「貴方にだけは言われたくないことですが、私は甘んじて受けましょう。と、いうことで、自分の身が大切なのでお帰りください」

「…ほんと、失礼なやつだな、お前!」


45度頭を下げて失礼がないようにしたのだが、伝わらなかったみたいだ。

ハルさんは拗ねた様子を隠しもしない。

ブスッとした表情をしても不細工にはならない綺麗な顔は、なんだか自分とは別の生き物のようだ。

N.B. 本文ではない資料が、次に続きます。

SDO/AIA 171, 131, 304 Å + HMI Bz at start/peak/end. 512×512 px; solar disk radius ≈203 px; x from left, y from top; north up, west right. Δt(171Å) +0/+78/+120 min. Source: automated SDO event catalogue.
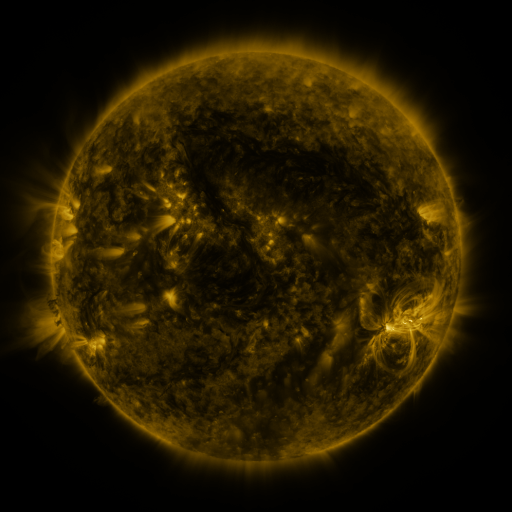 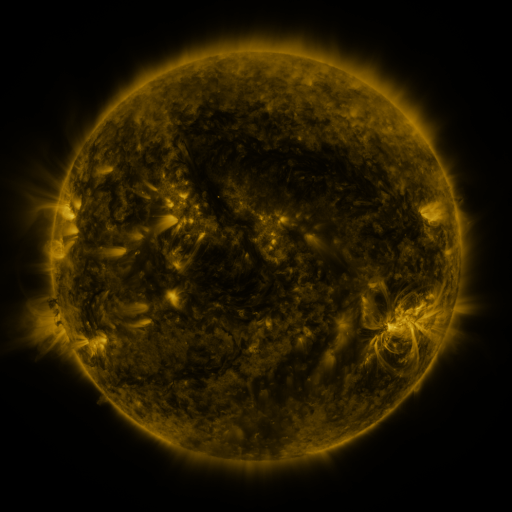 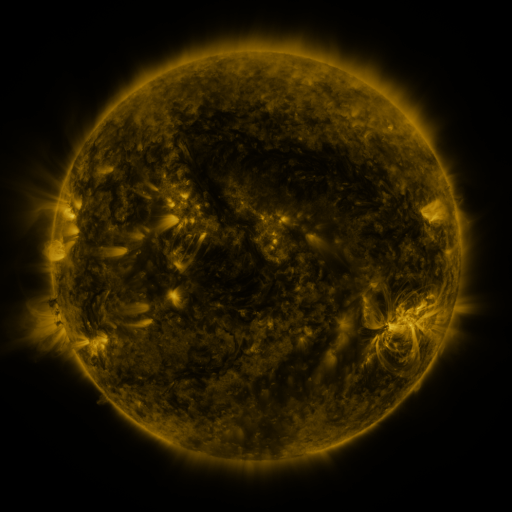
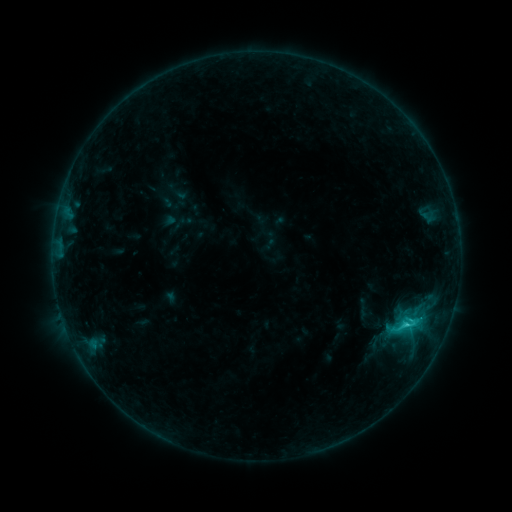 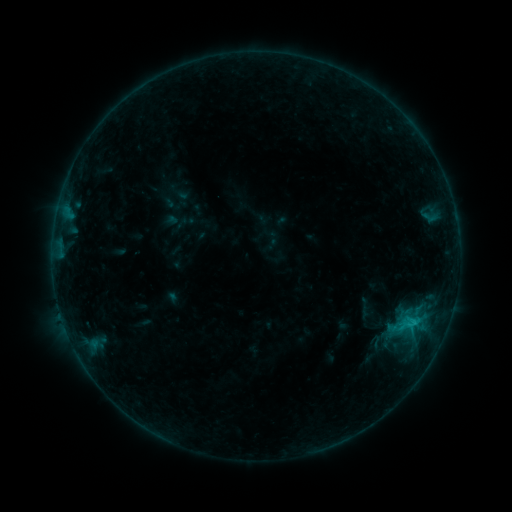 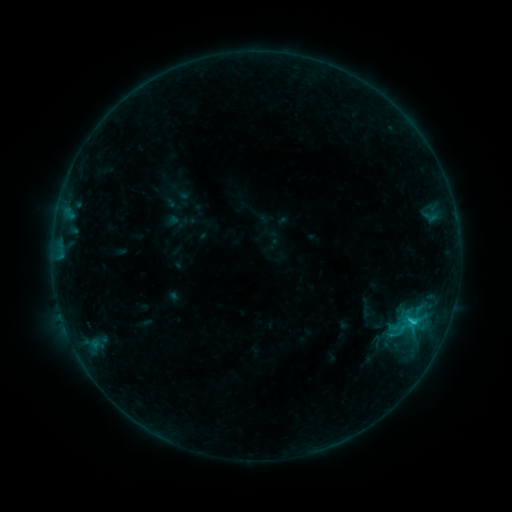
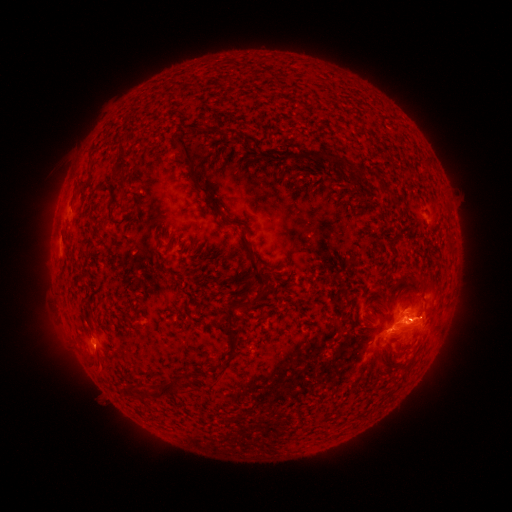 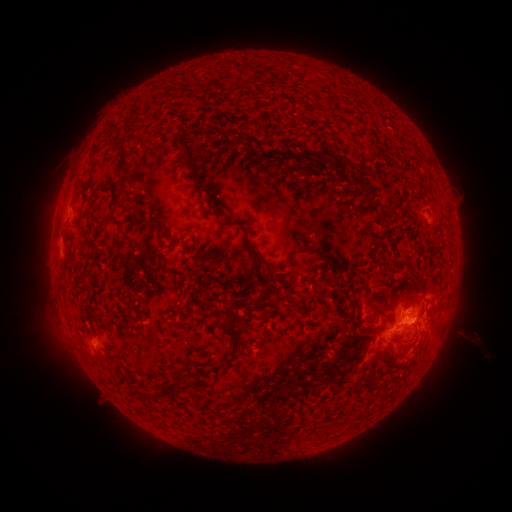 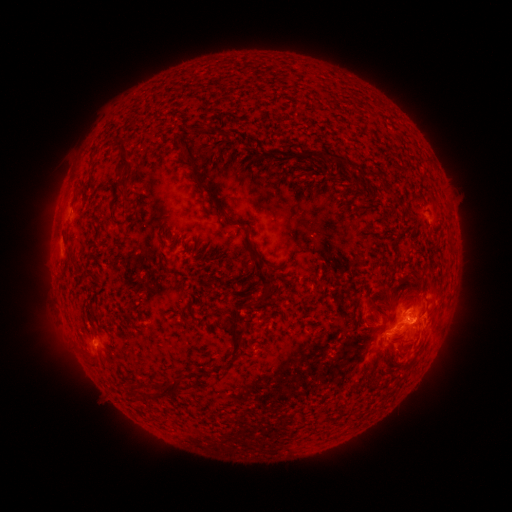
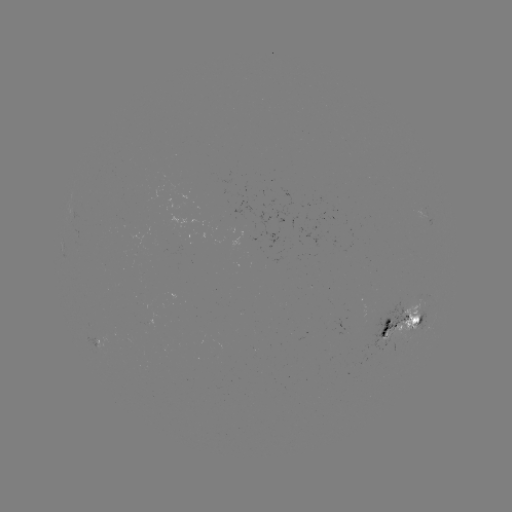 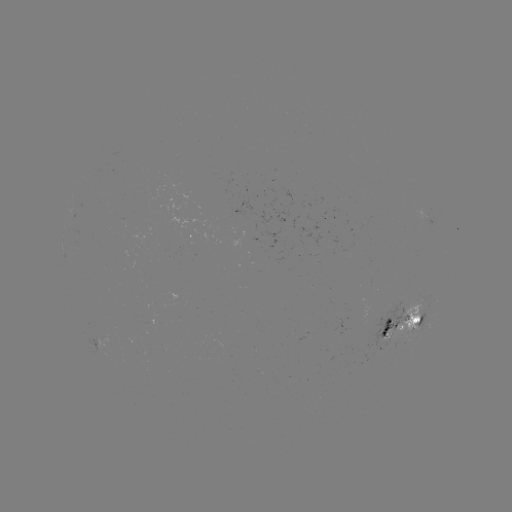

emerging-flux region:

「…ハルさんは、どうしてアイドルになったんですか?」

「は?いきなり、なに」

「いきなり、聞きたくなったんです。…いやなら答えなくていいです」


綺麗な顔。

そして人を惹き付ける魅力。

それを持っているから、見目麗しい世界に乗り込んでいったのだろうか?


その答えを持っているのは目の前のこの男で、私は彼の目を見て答えを待つ。


「…興味、なかったんじゃねーの」

「そうですね。アイドルには興味ないです」

「だったら、なんで」

「貴方があまりにも不遜な態度で、しかも猫を被ってまでやっているお仕事で。なんだか急に興味が湧いたんです」


小花ちゃんから聞いたのとは、全然違う人物像。

“美少年アイドル、晴野カナト”

アイドルのハルさんも、この不遜なハルさんも、同じ人物で…本当に不思議だ。


「だから…」


「貴方に」


「え?」

「ハルさんに興味が湧きました。なので教えてください」


どうしてアイドルになったのだろう。

そして、どうして三浜にいるのか?


結局はそこに戻るのだが、心底疑問なのでこれは聞き出したい次第だ。